I spent my first two years or so at the Daily trying to figure out if I even wanted to be a journalist, and flailing from desk to desk looking for my niche at the publication. Eventually I found it in The Monthly, which I started writing for in the spring of my sophomore year. After my time reporting for the campus and city desks, I found that I was much more capable in the field of art and entertainment. The longer page spreads benefitted my notoriously long-winded writing style and inability to stick to the word count provided to me. I started getting genuinely excited by the stories I was writing, instead of thinking of them as bullet points on my checklist for the week.

It’s common for Daily Northwestern staffers to say that they learned far more working for our student publication than they ever learned taking classes at Medill. I definitely agree with that sentiment; I learned a lot about writing and reporting from the mentors I’ve had at the Daily. But the most important thing I learned from the Daily, and the Monthly specifically, is that being a good journalist isn’t really the same thing as being a good writer. That can be a really important part of journalism, but it’s not what makes you a good journalist. What makes you a good journalist, and what makes what you write worth reading, is empathy.

To be clear, I do not mean empathy in a generic “present both sides of a story equally” way, because if this past year has shown anything, it’s that many times there is a clear right side to a story. I mean as a journalist, you need to prioritize treating your subjects as humans with lives and concerns outside of feeding you quotes, which sounds obvious but is incredibly easy to lose sight of.

My junior year, I took a class called Journalism of Empathy, and it was a deeply baffling experience. I spent the entire quarter wondering why it took Medill three years to offer me a course that taught its students something as basic as “covering marginalized people requires empathy.” These were lessons we should have been learning in our intro classes, which have a tendency to portray journalism as a transactional experience to students who don’t really know better.

I learned the importance of empathy in reporting not from any of my teachers in Medill, but from the Daily. In the small world of student journalism, where you go to classes with your sources, it’s easier than ever to see how mistakes and carelessness can hurt the people you’re reporting on, but also how good, empathetic journalism can positively affect someone. I’ve grown to comprehend that along with the newsroom at large, as leaders at the paper have worked hard to improve how we interact with and serve our community. That’s part of why the paper’s reporting on the protest movements on campus like NU Community Not Cops has been so great and so vital, because the reporters understand more than ever how important empathetic reporting can be.

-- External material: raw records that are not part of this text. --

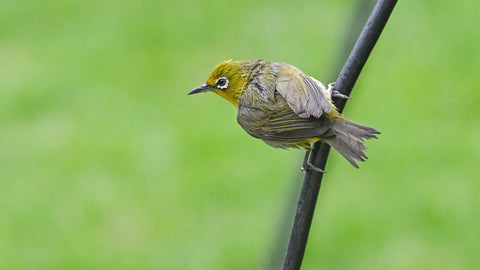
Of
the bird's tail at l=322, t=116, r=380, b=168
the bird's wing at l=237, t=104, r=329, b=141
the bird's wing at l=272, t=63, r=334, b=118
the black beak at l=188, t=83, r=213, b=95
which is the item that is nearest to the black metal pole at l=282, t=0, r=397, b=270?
the bird's tail at l=322, t=116, r=380, b=168

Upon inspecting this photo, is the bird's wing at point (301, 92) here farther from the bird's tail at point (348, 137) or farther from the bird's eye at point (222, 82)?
the bird's eye at point (222, 82)

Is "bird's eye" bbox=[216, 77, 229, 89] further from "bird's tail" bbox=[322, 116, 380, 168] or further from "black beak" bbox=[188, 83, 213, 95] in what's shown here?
"bird's tail" bbox=[322, 116, 380, 168]

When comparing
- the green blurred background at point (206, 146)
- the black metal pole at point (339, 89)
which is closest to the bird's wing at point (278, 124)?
the black metal pole at point (339, 89)

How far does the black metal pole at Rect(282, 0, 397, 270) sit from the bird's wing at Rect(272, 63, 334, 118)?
0.88 m

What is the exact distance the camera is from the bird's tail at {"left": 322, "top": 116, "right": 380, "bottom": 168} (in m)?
2.79

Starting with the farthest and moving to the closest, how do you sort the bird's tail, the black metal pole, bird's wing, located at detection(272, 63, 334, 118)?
1. bird's wing, located at detection(272, 63, 334, 118)
2. the bird's tail
3. the black metal pole

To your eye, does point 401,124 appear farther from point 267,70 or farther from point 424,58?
point 267,70

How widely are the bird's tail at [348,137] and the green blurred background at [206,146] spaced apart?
224cm

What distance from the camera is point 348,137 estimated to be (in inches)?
114

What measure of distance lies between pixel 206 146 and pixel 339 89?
5214mm

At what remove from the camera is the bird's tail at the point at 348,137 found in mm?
2791

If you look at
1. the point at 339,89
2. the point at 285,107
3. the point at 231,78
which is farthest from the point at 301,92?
the point at 339,89

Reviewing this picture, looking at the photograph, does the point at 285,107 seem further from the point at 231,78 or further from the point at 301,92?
the point at 231,78

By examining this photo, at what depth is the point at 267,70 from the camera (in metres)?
3.68
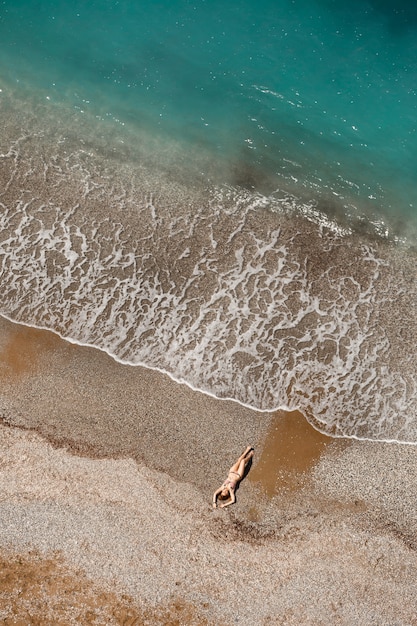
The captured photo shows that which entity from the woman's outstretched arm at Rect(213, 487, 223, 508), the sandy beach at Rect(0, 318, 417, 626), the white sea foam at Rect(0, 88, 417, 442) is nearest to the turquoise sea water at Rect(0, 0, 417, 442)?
the white sea foam at Rect(0, 88, 417, 442)

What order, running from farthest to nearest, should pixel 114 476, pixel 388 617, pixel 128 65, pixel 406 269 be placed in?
pixel 128 65 < pixel 406 269 < pixel 114 476 < pixel 388 617

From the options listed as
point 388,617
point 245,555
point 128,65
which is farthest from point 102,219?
point 388,617

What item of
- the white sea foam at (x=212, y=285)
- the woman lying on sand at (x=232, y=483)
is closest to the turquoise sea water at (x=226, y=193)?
the white sea foam at (x=212, y=285)

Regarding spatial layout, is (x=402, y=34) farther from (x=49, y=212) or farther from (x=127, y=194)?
(x=49, y=212)

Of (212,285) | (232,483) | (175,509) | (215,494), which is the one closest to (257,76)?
(212,285)

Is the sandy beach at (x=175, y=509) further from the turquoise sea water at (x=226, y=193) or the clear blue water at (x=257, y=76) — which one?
the clear blue water at (x=257, y=76)
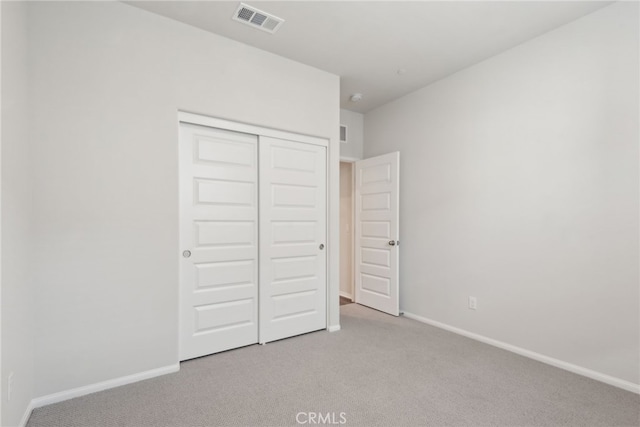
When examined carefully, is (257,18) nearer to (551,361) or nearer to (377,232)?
(377,232)

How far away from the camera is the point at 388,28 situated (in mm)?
2691

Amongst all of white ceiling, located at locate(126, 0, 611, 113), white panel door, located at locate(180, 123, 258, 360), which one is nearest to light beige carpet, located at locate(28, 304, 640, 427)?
white panel door, located at locate(180, 123, 258, 360)

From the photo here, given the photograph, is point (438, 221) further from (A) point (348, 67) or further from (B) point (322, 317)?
(A) point (348, 67)

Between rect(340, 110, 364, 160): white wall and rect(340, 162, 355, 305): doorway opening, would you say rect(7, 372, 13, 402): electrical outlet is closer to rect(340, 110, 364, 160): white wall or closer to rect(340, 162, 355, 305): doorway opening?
rect(340, 162, 355, 305): doorway opening

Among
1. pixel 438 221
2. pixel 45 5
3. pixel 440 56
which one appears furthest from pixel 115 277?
pixel 440 56

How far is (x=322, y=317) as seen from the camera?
11.4 ft

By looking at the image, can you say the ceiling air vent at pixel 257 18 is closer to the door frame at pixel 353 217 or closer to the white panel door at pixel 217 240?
the white panel door at pixel 217 240

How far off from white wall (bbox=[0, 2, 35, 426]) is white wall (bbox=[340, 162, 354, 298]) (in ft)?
12.3

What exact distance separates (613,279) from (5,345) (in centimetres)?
387

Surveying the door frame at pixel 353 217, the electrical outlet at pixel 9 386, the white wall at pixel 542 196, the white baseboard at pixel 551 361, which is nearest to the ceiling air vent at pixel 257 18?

It’s easy to think that this doesn’t really apply to arts and culture writing, that it only matters when you’re covering politics or activism, but trust me, empathy is more important than ever in the writing we do for The Monthly. When you’re profiling someone, be it a famous comedian or an up and coming student band, empathy for your subject is vital for making a profile pop and doing justice to the stories of people who trust you to tell them. You have to put heart and soul and love into a profile, or it’ll just end up flat and empty. The best writing from the many talented journalists I’ve had the pleasure of editing are filled with empathy, with appreciation for the talents and the lives of the artists that they cover.

When I think about my time working under the Monthly editors who lead the magazine before me Charlotte Walsh, Crystal Wall, Jane Recker, Madeleine Fernando, among many others as well as my time as editor, I’m most proud of the times I felt a genuine connection with the people I profiled, of the times that I anguished over every single word I put on the page because I wanted to do right by them. When you’re a journalist, you have so much power in the way you portray people and present them to your audience, and that’s something you need to be aware of no matter what you’re writing.

This letter isn’t necessarily my goodbye to the Daily; no matter how many times I think I’m leaving this publication, I always find some reason to come crawling back (cue “Brokeback Mountain” quote). But after producing five issues of the Monthly, it’s time to pass on this responsibility to the next great phase of editors. I couldn’t have achieved anything in this position without the help of the people who trusted me to do this job: our incredible editor in chief Marissa Martinez, probably the most talented journalist I’ve ever met; the managing editors who oversaw my work; and especially the design editors Catherine Buchaniec, Emma Ruck, and Carly Schulman, who laid the stories out on gorgeous spreads every month. This magazine has given me a lot, and I exit it with a lot still left for me to learn. But the Monthly taught me what it really means to be a journalist, and especially what it means to be a great one, and for that, I’ll always be grateful.